**PAGE EXCERPT**
::::::
In the light sensing mode, diode 111 works as a light sensing diode to detect light emitted by at least one other diode in LED package 100, for example light emitting diode 111′ in FIG. 1. Light incident on diode 111 generates induced current 180 and the induced current is received and measured by measuring circuit 112 which may comprise a current detector. Measuring circuit 112 then transmits a feedback signal 140 to controller 120. Feedback signal 140 may indicate the intensity of light emitted by the at least one other diode 111′. Measuring circuit 112 may additionally or alternatively comprise a spectrometer, in which case the feedback signal 140 may indicate the spectral characteristics of light emitted by the at least one other diode 111′. Controller 120 may determine the light output of the at least one other diode 111′ based on feedback signal 140, adjust driving signal 150 in accordance with the desired intensity and/or spectral characteristics specified in input signal 170, and transmit the adjusted driving signal to driving circuit 113 of light emitting diode 111′. In response to the adjusted driving signal, driving circuit 113 of diode 111′ provides a driving current to diode 111′ to cause diode 111′ to emit light of a desired intensity and/or spectral characteristics as specified in input signal 170.

In an alternative embodiment as shown in FIG. 2, driving circuit 113 may receive a driving signal 210 directly from the input or control device (not shown in the figure). Controller 120 may generate an adjustment signal 220 based on the feedback signal 140. Driving circuit 113 adjusts the driving signal 190 in accordance with the adjustment signal 220 and provides a driving current to diode 111′ to cause diode 111′ to emit light of a desired intensity and/or spectral characteristics.

In the above embodiments, controller 120 is integrated in an LED package 100, as shown in FIGS. 1 and 2. Alternatively, controller 120 may also be provided outside LED package 100, being electrically connected to one LED package or a plurality of LED packages.

FIG. 3 shows an embodiment wherein a switch 114 is provided for selectively connecting diode 111 to a driving circuit 113 or a measuring circuit 112. Switch 114 may be operated between a driving position and a measuring position by controller 120 by means of a switch control line 310. When switch 114 is in the driving position, diode 111 is in the light emitting mode and works as a light emitting diode, as described in the above embodiments illustrated in FIG. 1 and FIG. 2. When switch 114 is in the measuring position, diode 111 is in the light sensing mode and works as a light sensing diode, as described in the above embodiments illustrated in FIG. 1 and FIG. 2.
::::::
(Bounding box annotation entries)
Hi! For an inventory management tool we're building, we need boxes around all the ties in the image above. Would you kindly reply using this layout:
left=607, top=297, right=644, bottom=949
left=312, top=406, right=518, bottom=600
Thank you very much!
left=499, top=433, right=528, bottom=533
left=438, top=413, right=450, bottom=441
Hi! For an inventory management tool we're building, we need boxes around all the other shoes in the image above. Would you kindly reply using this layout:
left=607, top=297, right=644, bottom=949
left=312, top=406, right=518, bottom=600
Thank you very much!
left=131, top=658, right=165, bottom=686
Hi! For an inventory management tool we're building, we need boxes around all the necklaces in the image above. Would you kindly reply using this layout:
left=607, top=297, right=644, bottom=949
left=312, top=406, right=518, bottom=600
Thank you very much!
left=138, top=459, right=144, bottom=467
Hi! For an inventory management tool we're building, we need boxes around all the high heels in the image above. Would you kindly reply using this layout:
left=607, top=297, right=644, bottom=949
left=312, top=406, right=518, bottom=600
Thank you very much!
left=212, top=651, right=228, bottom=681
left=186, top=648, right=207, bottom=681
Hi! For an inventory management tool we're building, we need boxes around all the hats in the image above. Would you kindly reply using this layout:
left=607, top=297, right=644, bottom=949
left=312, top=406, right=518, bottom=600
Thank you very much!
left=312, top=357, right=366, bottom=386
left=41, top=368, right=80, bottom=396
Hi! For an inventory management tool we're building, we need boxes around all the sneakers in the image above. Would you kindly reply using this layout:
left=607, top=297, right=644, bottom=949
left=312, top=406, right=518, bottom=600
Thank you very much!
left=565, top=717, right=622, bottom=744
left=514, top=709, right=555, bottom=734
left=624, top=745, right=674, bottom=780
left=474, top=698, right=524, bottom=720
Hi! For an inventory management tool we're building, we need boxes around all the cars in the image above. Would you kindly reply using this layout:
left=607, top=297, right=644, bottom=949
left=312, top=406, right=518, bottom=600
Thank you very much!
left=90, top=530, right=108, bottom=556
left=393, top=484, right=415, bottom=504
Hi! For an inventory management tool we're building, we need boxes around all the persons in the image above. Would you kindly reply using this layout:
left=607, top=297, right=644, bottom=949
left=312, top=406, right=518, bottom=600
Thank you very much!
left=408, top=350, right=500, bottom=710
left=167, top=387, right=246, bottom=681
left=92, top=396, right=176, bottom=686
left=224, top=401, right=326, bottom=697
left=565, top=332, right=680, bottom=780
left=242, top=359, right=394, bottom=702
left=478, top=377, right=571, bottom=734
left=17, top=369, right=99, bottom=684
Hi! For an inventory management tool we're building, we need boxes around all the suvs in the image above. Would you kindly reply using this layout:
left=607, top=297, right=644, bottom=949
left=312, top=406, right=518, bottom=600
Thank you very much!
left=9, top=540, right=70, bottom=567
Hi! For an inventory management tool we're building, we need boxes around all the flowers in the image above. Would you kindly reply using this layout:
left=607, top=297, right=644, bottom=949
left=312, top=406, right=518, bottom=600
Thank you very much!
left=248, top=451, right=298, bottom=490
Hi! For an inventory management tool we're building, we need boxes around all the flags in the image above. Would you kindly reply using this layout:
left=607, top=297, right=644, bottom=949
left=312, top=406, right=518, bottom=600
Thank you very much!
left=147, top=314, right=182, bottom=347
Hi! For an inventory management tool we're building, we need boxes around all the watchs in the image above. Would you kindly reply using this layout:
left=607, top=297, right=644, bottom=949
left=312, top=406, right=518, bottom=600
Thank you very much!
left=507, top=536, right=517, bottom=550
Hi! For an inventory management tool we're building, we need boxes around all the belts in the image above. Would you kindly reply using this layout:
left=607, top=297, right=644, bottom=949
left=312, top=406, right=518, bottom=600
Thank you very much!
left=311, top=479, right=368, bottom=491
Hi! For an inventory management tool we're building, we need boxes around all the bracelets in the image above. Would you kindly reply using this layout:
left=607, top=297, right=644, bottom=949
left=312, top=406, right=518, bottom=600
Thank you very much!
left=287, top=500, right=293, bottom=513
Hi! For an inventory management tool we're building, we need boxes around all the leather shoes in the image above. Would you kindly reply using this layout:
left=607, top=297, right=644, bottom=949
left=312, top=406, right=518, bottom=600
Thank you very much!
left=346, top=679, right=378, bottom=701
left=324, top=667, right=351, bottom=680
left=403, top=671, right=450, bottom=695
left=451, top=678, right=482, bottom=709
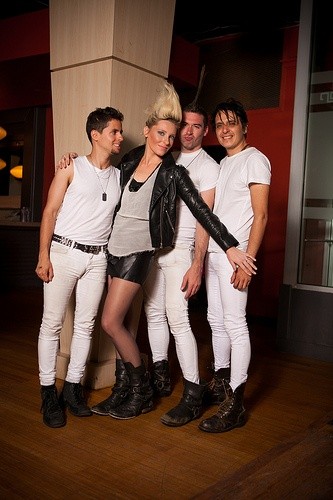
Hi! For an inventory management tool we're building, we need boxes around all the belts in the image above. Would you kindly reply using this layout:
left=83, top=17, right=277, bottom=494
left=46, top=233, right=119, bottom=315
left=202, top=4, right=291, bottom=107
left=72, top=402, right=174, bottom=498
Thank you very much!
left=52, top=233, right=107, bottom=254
::::::
**EXERCISE DETAILS**
Answer these questions from the page excerpt:
(a) Besides a current detector, what may measuring circuit 112 comprise?
(b) In the embodiment shown in FIG. 2, what signal does controller 120 generate based on feedback signal 140?
(c) In the embodiment shown in FIG. 3, what operates switch 114, and by what means?
This material is separate from the page excerpt.

**SOLUTION BELOW**
(a) A spectrometer.
(b) Adjustment signal 220.
(c) Controller 120 operates it by means of switch control line 310.